2025-11-23T05:40:16.518964

Joint modeling and inference of multiple-subject high-dimensional sparse vector autoregressive models

Kim, Fisher, Pipiras
The multiple-subject vector autoregression (multi-VAR) model captures heterogeneous network Granger causality across subjects by decomposing individual sparse VAR transition matrices into commonly shared and subject-unique paths. The model has been applied to characterize hidden shared and unique paths among subjects and has demonstrated performance compared to methods commonly used in psychology and neuroscience. Despite this innovation, the model suffers from using a weighted median for identifying the common effects, leading to statistical inefficiency as the convergence rates of the common and unique paths are determined by the least sparse subject and the smallest sample size across all subjects. We propose a new identifiability condition for the multi-VAR model based on a communication-efficient data integration framework. We show that this approach achieves convergence rates tailored to each subject's sparsity level and sample size. Furthermore, we develop hypothesis tests to assess the nullity and homogeneity of individual paths, using Wald-type test statistics constructed from individual debiased estimators.

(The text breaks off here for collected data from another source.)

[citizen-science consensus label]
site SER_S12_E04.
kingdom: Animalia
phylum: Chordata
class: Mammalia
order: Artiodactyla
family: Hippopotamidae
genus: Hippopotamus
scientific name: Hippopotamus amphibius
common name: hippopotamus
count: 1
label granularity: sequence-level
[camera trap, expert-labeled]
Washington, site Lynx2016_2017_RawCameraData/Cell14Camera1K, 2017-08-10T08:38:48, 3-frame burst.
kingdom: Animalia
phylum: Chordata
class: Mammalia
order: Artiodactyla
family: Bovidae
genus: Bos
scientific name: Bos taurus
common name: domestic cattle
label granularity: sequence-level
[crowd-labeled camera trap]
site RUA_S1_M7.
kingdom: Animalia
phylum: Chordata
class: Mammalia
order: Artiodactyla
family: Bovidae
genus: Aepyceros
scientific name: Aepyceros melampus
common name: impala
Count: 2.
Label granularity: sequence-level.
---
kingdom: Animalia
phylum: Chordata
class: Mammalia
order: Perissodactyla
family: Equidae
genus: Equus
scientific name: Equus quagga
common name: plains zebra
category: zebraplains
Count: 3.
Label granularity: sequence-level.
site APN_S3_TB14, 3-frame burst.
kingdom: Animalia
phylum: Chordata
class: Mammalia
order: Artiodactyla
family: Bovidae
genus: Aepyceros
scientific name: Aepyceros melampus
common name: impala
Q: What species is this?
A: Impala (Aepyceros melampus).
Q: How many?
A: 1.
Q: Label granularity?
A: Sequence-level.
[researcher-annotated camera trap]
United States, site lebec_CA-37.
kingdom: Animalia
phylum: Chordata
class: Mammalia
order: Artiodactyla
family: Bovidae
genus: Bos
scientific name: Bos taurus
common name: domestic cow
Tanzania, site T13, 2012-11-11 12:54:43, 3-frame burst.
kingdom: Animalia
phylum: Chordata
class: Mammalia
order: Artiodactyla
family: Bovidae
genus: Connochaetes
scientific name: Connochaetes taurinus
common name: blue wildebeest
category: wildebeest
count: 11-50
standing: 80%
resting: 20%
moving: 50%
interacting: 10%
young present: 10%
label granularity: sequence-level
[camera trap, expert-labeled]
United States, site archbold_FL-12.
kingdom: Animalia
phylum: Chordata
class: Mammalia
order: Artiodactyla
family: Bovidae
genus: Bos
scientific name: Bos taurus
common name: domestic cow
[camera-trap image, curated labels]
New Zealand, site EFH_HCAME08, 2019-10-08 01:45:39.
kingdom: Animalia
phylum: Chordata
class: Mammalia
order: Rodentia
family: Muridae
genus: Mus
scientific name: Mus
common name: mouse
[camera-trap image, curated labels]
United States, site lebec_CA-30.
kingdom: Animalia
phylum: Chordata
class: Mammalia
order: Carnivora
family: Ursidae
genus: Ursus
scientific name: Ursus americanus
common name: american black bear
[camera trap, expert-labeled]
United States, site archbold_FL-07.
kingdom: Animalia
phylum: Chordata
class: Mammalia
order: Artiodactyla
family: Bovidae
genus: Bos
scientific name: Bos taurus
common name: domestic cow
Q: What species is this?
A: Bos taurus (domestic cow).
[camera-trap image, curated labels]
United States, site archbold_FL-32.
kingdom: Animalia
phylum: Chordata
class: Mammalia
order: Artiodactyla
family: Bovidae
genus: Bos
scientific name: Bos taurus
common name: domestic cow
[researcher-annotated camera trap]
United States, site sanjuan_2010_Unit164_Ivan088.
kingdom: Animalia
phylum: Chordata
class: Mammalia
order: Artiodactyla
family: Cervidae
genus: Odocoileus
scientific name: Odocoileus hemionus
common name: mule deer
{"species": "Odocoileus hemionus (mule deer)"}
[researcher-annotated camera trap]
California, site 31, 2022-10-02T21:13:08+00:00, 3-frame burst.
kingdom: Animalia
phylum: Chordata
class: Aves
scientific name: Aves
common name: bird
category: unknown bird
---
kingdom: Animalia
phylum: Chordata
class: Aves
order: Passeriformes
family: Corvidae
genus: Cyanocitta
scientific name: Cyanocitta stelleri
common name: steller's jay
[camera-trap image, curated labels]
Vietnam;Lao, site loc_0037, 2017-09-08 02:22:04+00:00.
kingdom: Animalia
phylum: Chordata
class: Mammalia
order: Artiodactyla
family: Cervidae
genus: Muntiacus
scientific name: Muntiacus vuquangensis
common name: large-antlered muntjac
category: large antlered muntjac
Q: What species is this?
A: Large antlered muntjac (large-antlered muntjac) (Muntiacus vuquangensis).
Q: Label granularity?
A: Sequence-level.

A test for the significance of the common paths can also be derived through the framework. Simulation studies under various heterogeneity scenarios and a real data application demonstrate the performance of the proposed method compared to existing benchmark across standard evaluation metrics.
academic

Joint modeling and inference of multiple-subject high-dimensional sparse vector autoregressive models

Basic Information

  • Paper ID: 2510.14044
  • Title: Joint modeling and inference of multiple-subject high-dimensional sparse vector autoregressive models
  • Authors: Younghoon Kim (Cornell University), Zachary F. Fisher (University of North Carolina at Chapel Hill), Vladas Pipiras (University of North Carolina at Chapel Hill)
  • Classification: stat.ME (Statistics - Methodology)
  • Publication Date: October 17, 2025
  • Paper Link: https://arxiv.org/abs/2510.14044

Abstract

The multi-subject vector autoregressive (multi-VAR) model captures heterogeneous network Granger causality across subjects by decomposing individual sparse VAR transition matrices into common shared pathways and subject-specific pathways. Although this model has been applied to characterize hidden shared and unique pathways across subjects and has demonstrated superior performance compared to commonly used methods in psychology and neuroscience, its use of weighted medians to identify common effects suffers from statistical efficiency issues, as convergence rates for common and unique pathways are determined by the least sparse subject and the minimum sample size across all subjects. This paper proposes new identifiability conditions for the multi-VAR model based on a communication-efficient data integration framework, enabling customized convergence rates tailored to each subject's sparsity level and sample size. Additionally, a hypothesis testing framework is developed to assess the nullity and homogeneity of individual pathways using Wald-type test statistics constructed from subject-specific debiased estimators, from which significance tests for common pathways can be derived.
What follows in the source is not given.